Mas afinal, não. Afinal a imagem é bem real.

 

 

O primeiro-ministro israelita, Benjamin Netanyahu, confirmou na segunda-feira, no X que a imagem publicada a 19 de Abril é autêntica.

A foto mostra um soldado a usar uma marreta para golpear a cabeça de uma estátua derrubada e invertida de Cristo crucificado, numa aldeia cristã libanesa perto da fronteira com Israel.

Telavive afirmou que considera o incidente com “grande gravidade”, insistindo, risivelmente, que o comportamento contradiz os seus “valores e padrões”.

As autoridades declararam que o caso está sob investigação e que serão tomadas as medidas disciplinares adequadas, indicando ainda que podem auxiliar na reparação ou restauro da estátua danificada.

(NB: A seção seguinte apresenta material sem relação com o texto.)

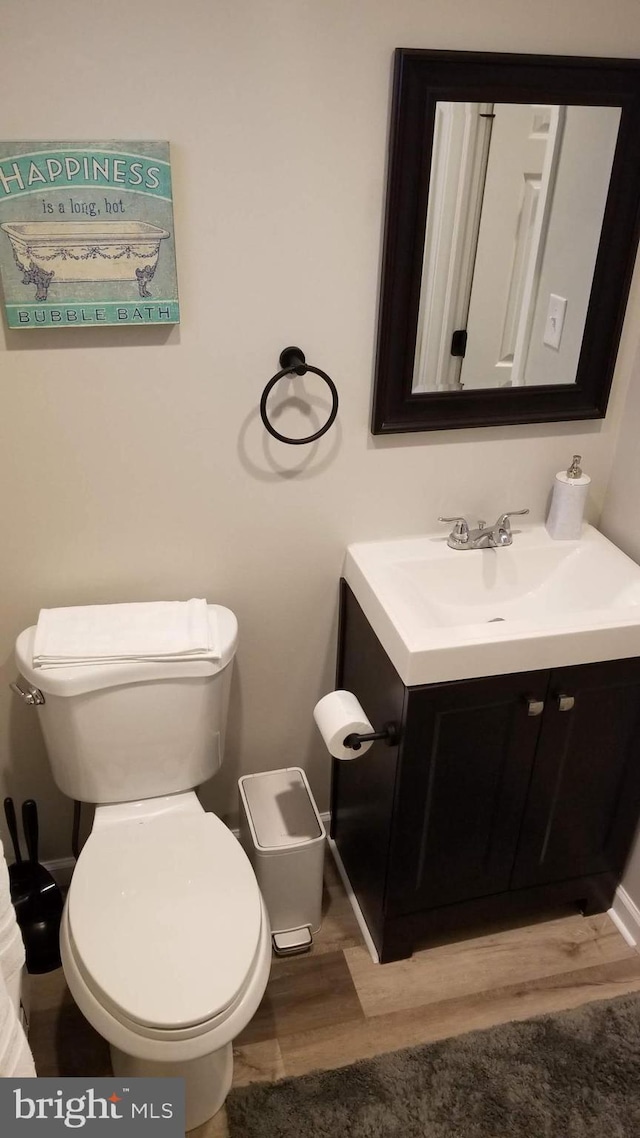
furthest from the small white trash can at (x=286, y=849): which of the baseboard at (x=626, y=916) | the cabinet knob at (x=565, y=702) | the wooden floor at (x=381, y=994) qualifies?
the baseboard at (x=626, y=916)

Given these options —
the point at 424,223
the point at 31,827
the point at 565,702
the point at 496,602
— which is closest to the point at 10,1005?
the point at 31,827

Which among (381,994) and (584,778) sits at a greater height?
(584,778)

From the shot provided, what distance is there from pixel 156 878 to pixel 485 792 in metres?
0.69

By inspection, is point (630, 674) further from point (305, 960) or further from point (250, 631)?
point (305, 960)

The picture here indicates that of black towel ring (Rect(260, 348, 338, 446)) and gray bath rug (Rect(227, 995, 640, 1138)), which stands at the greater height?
black towel ring (Rect(260, 348, 338, 446))

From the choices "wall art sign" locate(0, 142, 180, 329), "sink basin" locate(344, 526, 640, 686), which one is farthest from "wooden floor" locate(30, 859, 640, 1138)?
"wall art sign" locate(0, 142, 180, 329)

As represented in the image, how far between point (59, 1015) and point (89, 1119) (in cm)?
58

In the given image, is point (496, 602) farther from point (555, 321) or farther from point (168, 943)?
point (168, 943)

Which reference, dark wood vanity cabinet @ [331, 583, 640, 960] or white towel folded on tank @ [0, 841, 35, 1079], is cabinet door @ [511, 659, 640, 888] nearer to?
dark wood vanity cabinet @ [331, 583, 640, 960]

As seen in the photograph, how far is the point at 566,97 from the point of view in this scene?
5.31 feet

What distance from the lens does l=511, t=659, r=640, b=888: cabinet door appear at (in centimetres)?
176

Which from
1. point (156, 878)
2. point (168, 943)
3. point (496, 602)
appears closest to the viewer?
point (168, 943)

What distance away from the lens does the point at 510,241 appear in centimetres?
174

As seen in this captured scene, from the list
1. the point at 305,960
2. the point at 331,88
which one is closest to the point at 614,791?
the point at 305,960
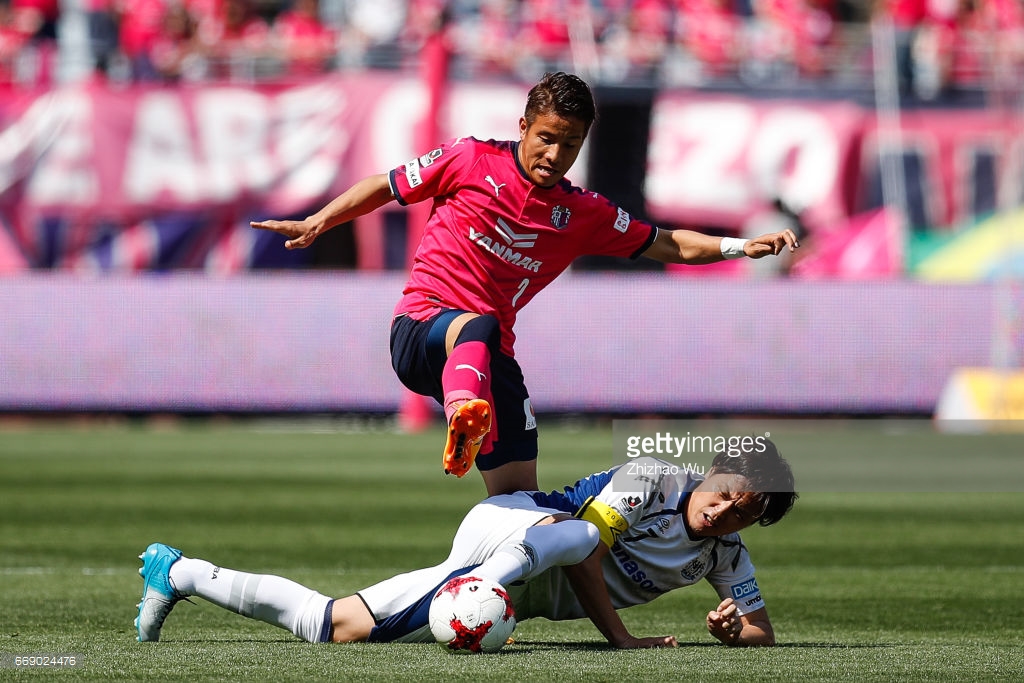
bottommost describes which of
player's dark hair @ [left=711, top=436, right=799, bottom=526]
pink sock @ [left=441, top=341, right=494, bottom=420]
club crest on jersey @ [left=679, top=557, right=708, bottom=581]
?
club crest on jersey @ [left=679, top=557, right=708, bottom=581]

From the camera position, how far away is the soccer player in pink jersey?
6.35 m

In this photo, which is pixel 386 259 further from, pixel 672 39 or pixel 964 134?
pixel 964 134

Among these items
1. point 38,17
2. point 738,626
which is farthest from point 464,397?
point 38,17

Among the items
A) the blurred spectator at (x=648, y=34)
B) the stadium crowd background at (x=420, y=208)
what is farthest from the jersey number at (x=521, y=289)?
the blurred spectator at (x=648, y=34)

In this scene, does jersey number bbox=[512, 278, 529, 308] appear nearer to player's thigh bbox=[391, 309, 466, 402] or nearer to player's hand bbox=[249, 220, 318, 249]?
player's thigh bbox=[391, 309, 466, 402]

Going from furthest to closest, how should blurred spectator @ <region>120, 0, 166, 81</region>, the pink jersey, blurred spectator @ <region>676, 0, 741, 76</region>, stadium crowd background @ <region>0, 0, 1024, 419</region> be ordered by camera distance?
blurred spectator @ <region>676, 0, 741, 76</region> → blurred spectator @ <region>120, 0, 166, 81</region> → stadium crowd background @ <region>0, 0, 1024, 419</region> → the pink jersey

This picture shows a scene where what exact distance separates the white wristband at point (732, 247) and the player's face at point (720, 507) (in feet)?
3.42

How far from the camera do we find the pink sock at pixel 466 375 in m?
5.90

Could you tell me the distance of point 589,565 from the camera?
19.7ft

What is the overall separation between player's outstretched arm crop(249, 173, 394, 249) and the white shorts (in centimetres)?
127

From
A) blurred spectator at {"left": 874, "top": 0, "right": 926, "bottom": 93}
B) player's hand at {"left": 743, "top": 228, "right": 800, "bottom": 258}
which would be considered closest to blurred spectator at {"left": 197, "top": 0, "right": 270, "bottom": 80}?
blurred spectator at {"left": 874, "top": 0, "right": 926, "bottom": 93}

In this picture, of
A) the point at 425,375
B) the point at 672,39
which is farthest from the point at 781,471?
the point at 672,39

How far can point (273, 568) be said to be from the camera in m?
8.81

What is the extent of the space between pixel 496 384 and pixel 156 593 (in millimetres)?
1483
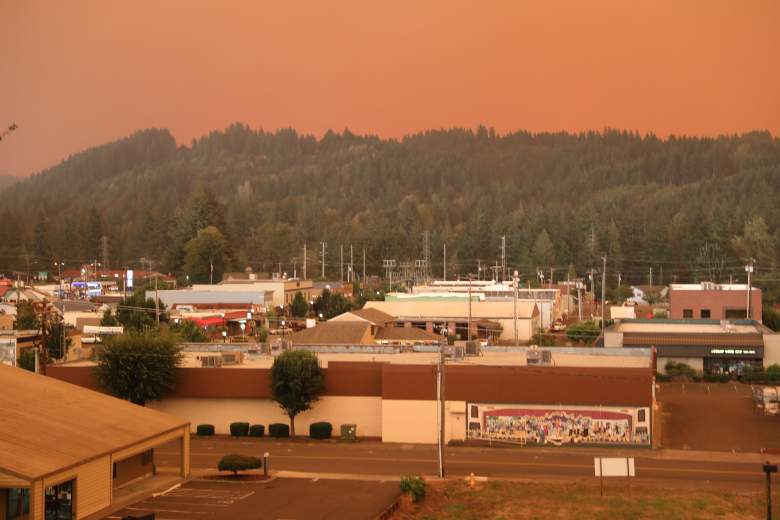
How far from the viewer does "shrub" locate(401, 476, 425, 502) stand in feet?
77.4

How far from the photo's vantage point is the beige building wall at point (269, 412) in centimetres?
3450

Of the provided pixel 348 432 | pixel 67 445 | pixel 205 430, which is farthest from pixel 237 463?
pixel 205 430

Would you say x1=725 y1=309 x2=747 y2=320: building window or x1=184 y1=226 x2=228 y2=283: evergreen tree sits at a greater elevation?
x1=184 y1=226 x2=228 y2=283: evergreen tree

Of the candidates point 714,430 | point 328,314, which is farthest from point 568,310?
point 714,430

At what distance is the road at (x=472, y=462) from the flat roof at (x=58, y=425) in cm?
298

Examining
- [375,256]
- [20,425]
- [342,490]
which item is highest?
[375,256]

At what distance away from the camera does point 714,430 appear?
112 ft

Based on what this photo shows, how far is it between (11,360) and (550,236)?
10036cm

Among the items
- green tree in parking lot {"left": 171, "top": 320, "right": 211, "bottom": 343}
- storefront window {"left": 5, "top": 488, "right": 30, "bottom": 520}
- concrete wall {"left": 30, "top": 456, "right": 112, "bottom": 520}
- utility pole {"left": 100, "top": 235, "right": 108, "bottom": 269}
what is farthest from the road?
utility pole {"left": 100, "top": 235, "right": 108, "bottom": 269}

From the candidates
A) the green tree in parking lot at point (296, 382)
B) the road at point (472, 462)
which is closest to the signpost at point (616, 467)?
the road at point (472, 462)

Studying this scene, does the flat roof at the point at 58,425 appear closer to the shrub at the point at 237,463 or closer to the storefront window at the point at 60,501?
the storefront window at the point at 60,501

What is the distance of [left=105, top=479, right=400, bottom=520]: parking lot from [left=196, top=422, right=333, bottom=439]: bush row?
7.23 metres

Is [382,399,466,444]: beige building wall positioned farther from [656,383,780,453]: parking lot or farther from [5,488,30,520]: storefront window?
[5,488,30,520]: storefront window

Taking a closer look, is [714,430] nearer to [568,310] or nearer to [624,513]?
[624,513]
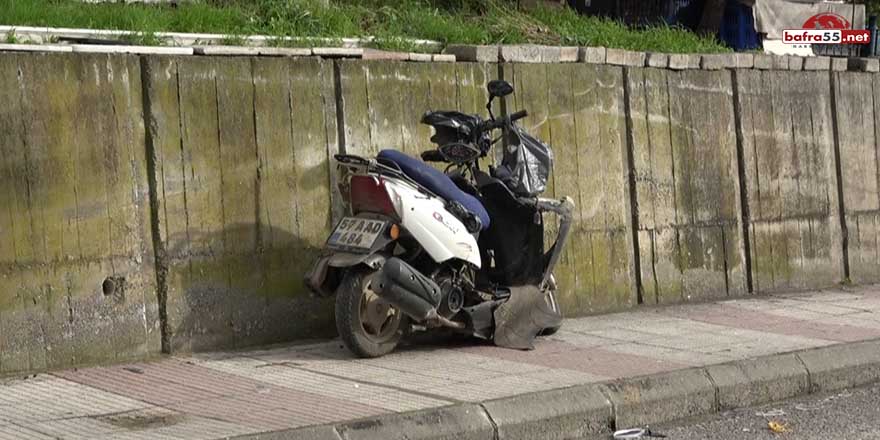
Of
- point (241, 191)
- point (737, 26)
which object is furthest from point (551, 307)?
point (737, 26)

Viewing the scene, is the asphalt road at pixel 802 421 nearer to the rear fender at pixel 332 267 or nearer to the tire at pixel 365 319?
the tire at pixel 365 319

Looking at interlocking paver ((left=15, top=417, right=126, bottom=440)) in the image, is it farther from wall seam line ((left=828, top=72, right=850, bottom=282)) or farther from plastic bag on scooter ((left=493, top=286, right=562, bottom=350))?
wall seam line ((left=828, top=72, right=850, bottom=282))

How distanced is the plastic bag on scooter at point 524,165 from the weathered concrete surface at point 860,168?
464 centimetres

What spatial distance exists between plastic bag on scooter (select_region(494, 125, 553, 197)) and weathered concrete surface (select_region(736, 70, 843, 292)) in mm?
3285

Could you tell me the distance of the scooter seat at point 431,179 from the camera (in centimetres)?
812

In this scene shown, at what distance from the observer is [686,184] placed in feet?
35.8

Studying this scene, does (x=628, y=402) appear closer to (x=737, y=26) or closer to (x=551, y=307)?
(x=551, y=307)

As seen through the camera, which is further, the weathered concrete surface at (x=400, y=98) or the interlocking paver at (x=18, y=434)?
the weathered concrete surface at (x=400, y=98)

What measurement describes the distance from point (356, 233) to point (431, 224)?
441 mm

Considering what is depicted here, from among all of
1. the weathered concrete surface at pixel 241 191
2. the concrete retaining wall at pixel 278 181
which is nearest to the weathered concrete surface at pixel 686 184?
the concrete retaining wall at pixel 278 181

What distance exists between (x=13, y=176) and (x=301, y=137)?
6.28 ft

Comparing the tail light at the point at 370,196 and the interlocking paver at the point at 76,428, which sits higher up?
the tail light at the point at 370,196

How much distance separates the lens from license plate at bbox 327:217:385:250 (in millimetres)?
7848

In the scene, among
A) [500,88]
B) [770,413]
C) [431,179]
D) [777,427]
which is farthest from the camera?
[500,88]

A imagem disseminou-se rapidamente nas redes sociais, gerando condenação e indignação, sobretudo entre os cristãos.

 


O incidente ocorre numa altura em que Israel lançou operações militares devastadoras no sul do Líbano, destruindo por completo localidades inteiras até ao rio Litani, alegando que precisa do território como zona tampão para evitar ataques do Hezbollah.

O incidente aumentou as tensões entre Israel e os cristãos, tanto na Terra Santa como em todo o mundo, e ocorre após uma série de outras controvérsias, incluindo a proibição pelas autoridades israelitas do acesso do Patriarca Latino católico romano à Igreja do Santo Sepulcro no Domingo de Ramos, no início deste mês, em Jerusalém.

O Líbano foi maioritariamente cristão até ao final do século XX e ainda possui uma das maiores populações cristãs do Médio Oriente, representando cerca de 25% da população total. O país é governado por um Pacto Nacional sectário, que estipula que o presidente deve ser um católico maronita, o primeiro-ministro um muçulmano sunita e o presidente do parlamento um muçulmano xiita.

 

Mais que mil palavras?

Certa vez interrogado sobre o que pensava de Jesus Cristo, Ben Shapiro, uma das mais influentes figuras mediáticas do sionismo norte-americano, afirmou:

“Era um judeu que tentou liderar uma revolta contra os romanos e foi morto por isso, tal como muitos outros judeus da época que foram crucificados por tentarem revoltas contra Roma.”

O Nazareno não tentou liderar revolta nenhuma contra Roma, mas sim contra o estabelecimento fariseu de Jerusalém, como qualquer pessoa que tenha lido os evangelhos sabe muito bem. E o desdém manifesto nas palavras de Shapiro acompanha bem esta eloquente, embora dramática imagem, que é também deveras representativa da “aceitação” que os cristãos recebem por parte dos judeus no estado de Israel e do que os sionistas pensam realmente sobre a cristandade e sobre Jesus Cristo.